Try it: Starting at the line below holding "Photograph of angler" and stopping at the line holding "Resident and her", print every line exactly, both ends included, and leave the rest out.

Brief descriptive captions

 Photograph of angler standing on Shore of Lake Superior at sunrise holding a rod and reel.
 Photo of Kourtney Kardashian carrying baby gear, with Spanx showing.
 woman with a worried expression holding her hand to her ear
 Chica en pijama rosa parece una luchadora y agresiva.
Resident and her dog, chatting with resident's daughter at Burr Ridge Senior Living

--

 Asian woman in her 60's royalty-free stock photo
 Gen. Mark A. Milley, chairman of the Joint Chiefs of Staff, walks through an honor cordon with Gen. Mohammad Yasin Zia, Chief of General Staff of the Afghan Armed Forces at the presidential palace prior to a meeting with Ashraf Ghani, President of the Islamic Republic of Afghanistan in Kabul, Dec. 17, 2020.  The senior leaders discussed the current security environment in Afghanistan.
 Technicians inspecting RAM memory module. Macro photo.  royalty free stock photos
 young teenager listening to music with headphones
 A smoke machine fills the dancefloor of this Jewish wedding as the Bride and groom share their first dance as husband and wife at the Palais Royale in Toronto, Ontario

Answer for this exercise:
 Photograph of angler standing on Shore of Lake Superior at sunrise holding a rod and reel.
 Photo of Kourtney Kardashian carrying baby gear, with Spanx showing.
 woman with a worried expression holding her hand to her ear
 Chica en pijama rosa parece una luchadora y agresiva.
Resident and her dog, chatting with resident's daughter at Burr Ridge Senior Living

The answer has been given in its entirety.